Parse a PowerPoint presentation using PPTX Parser

This example demonstrates how to read a PowerPoint (.pptx) file from the file system and parse its slide contents—including text and images—using the File Reader and PPTX Parser Snaps.

Overview

This pipeline reads a PowerPoint file named Simple Performance Review Slides.pptx and parses its contents using the PPTX Parser Snap. The pipeline extracts slide data from slides 1 through 5, slide 7, and slides 8 through 9, and outputs the parsed content as structured JSON documents for further downstream use.

The following image shows the pipeline used in this example:


Pipeline showing File Reader connected to PPTX Parser

Before you begin, ensure the following:

  • You have access to a SnapLogic pipeline environment.
  • The file Simple Performance Review Slides.pptx is available in your SnapLogic project file system or a connected file store.
  1. Create a new pipeline in SnapLogic Designer.
  2. Add a File Reader Snap to the pipeline canvas and configure it as follows:
    Field Value
    Label File Reader
    File Simple Performance Review Slides.pptx

    The File Reader Snap reads the specified Simple Performance Review Slides.pptx file from the file system and passes its binary content downstream to the PPTX Parser Snap.

  3. Add a PPTX Parser Snap to the pipeline canvas and connect the output of the File Reader Snap to its input. Configure the PPTX Parser as follows:
    Field Value
    Label PPTX Parser
    Include notes Selected
    Include images Selected
    Slide range 1-5,7,8-9
    Extract image data Selected
    Snap execution Validate & Execute

    The following image shows the configured PPTX Parser Snap settings:


    PPTX Parser Snap settings panel showing the configured field values
  4. Click Validate & Execute to run the pipeline.

The pipeline successfully reads the PowerPoint file and outputs one JSON document per parsed slide. Each output document contains the slide number, title, text content, speaker notes, and image metadata.

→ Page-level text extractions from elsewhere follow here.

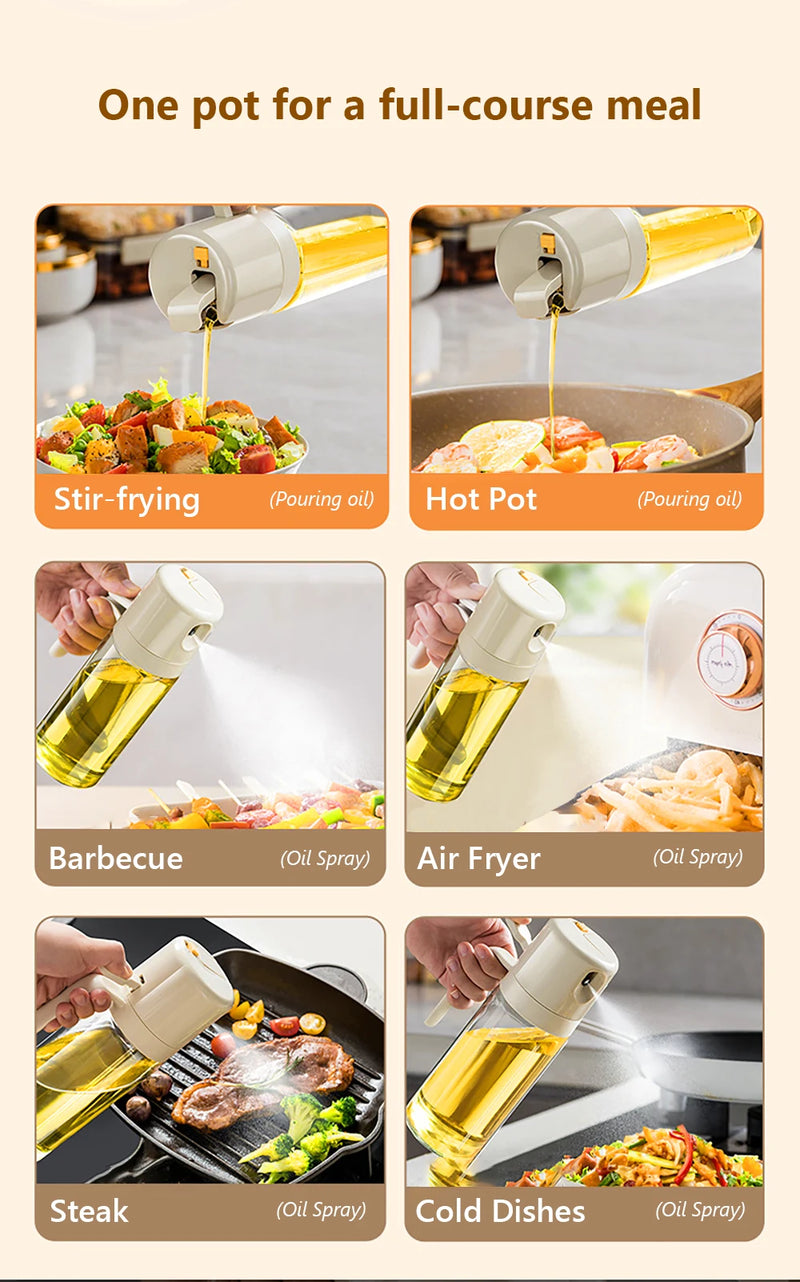 One pot for a full-course meal

Stir-frying (Pouring oil)

Hot Pot (Pouring oil)

Barbecue (Oil Spray)

Air Fryer (Oil Spray)

Steak (Oil Spray)

Cold Dishes (Oil Spray)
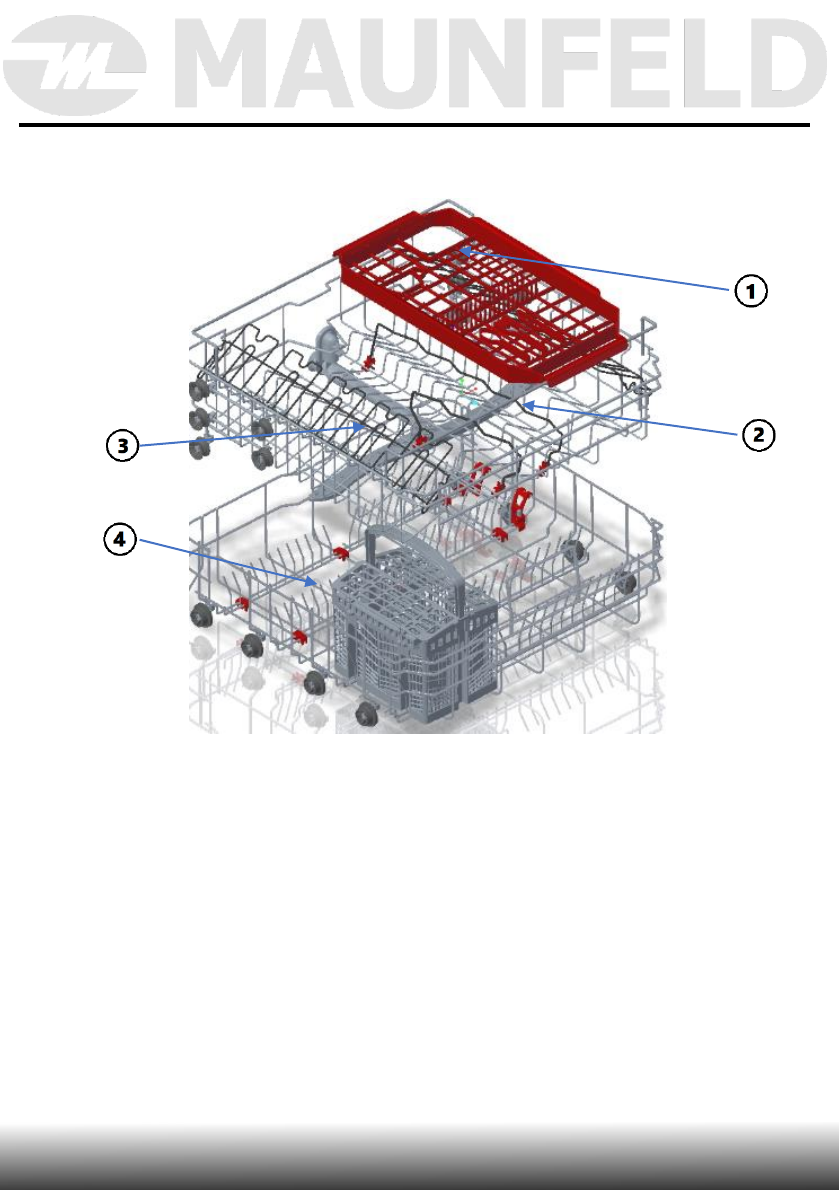 MAUNFELD

1

2

3

4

The following image shows the output preview of the PPTX Parser Snap, displaying the parsed slide data as a JSON array:


PPTX Parser output0 preview showing a JSON array of parsed slide objects

When expanded, the first document in the output (slide 1) has the following structure:


Expanded first slide output document showing slideNumber, slideTitle, slideContent, slideNotes, images array, shapeCount, textShapeCount, imageCount, and metadata fields

The output document for each slide includes the following fields:

  • slideNumber — the 1-based index of the slide. For example, 1.
  • slideTitle — the text of the slide title placeholder, or an empty string if no title is present.
  • slideContent — concatenated plain-text content of all text boxes on the slide. For example, slide 1 contains "Performance Review\nSimple\nCOMPANY NAME\nJuly 2024\nSlides".
  • slideNotes — speaker notes for the slide, or an empty string if none are present.
  • images — a list of image objects embedded in the slide. Each object includes:
    • name — the internal file name of the image. For example, "Google Shape;63;p11".
    • altText — the alternative text assigned to the image.
    • contentType — the MIME type of the image. For example, "image/png".
    • width — the display width of the image in the slide.
  • shapeCount — the total number of shapes on the slide. For example, 7.
  • textShapeCount — the number of shapes containing text. For example, 5.
  • imageCount — the number of embedded images. For example, 1.
  • metadata — presentation-level metadata, present on the first slide document only, including:
    • fileName — the source file path. For example, "sldb:///Simple Performance Review Slides.pptx".
    • totalSlides — the total number of slides in the presentation. For example, 22.
    • slideLayout — the layout type of the slide. For example, "BLANK".